With the debate heating up in the US regarding academic boycotts of Israel (see the NY Times’ Dec. 17 report on the resolution approved by the American Studies Association, and today’s report in Haaretz citing the sharp criticism by the Association of American Universities of the ASA’s boycott call), we share below the letter on the subject submitted to the NY Times last week by our Vice President, Prof. Leonard Grob.

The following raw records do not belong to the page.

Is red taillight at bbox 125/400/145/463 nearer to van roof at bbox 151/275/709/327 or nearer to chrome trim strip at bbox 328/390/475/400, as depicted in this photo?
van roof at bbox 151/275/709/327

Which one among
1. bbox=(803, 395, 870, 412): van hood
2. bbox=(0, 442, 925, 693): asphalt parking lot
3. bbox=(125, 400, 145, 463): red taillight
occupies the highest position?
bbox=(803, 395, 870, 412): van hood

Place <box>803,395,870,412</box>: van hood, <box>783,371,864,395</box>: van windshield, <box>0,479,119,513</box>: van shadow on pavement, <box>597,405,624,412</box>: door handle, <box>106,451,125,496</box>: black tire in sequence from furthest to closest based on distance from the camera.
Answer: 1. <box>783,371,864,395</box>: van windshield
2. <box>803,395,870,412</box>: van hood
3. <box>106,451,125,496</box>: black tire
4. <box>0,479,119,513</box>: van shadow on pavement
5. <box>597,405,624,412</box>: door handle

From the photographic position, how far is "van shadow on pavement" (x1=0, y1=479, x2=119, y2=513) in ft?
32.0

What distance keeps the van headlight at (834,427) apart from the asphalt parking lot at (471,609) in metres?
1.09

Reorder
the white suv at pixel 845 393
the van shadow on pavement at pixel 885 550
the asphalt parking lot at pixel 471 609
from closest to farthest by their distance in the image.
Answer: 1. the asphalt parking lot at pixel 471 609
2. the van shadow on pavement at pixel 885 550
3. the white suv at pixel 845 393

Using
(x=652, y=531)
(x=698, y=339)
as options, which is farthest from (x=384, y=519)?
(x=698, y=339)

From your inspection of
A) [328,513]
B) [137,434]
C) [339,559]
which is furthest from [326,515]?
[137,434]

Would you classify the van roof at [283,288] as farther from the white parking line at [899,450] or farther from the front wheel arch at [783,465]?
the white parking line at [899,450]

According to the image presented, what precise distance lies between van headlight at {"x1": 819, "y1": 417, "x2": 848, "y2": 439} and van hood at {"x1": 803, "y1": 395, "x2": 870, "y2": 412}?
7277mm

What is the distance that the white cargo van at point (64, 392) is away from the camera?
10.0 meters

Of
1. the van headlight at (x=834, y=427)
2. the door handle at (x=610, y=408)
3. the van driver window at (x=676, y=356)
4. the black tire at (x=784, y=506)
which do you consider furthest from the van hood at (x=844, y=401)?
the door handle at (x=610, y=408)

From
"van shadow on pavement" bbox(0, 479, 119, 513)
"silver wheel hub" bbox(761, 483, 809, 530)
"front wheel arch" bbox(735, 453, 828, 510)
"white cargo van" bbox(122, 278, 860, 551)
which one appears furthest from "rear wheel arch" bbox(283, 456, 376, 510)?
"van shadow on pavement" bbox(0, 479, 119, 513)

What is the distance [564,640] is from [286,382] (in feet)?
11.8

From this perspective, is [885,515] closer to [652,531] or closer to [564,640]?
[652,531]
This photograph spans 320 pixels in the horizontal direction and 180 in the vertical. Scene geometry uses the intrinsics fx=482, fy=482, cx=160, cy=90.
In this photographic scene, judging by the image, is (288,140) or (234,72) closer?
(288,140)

Unfortunately, the only two Jewish organizational responses published by the Times both came from the older, ‘mainstream’ establishment and offered comments that were almost identical. Regrettably, the Times made no room for a more nuanced or alternative perspective. Prof. Grob’s letter reads as follows:
In “Boycott by Academic Group Is a Symbolic Sting to Israel”(front page, Dec. 17), Richard Pérez-Peña and Jodi Rudoren conflate two very different boycott initiatives: the wholesale boycott of all things Israeli, promoted by the Global BDS movement, but opposed by almost all Israelis, supporters of Israel, and even the Palestinian political leadership; and the selective boycott of Israel’s occupation of the West Bank. The former is too often a tool used to unjustly target Israel’s very existence, while the latter correctly distinguishes between Israel’s legitimacy within its pre-1967 borders and the illegitimacy of its occupation beyond this ‘Green Line’.
This selective boycott enjoys growing support from those Israelis and American supporters of Israel who seek a two-state solution that will allow Israel to continue to exist as a democracy. The boycott announced by the American Studies Association, while rightly seeking to defend the academic freedom of Palestinians under occupation, errs in its failure to distinguish between, for example, Tel Aviv University in sovereign Israel, and Ariel University in the West Bank, which was created to promote Israel’s settlement movement.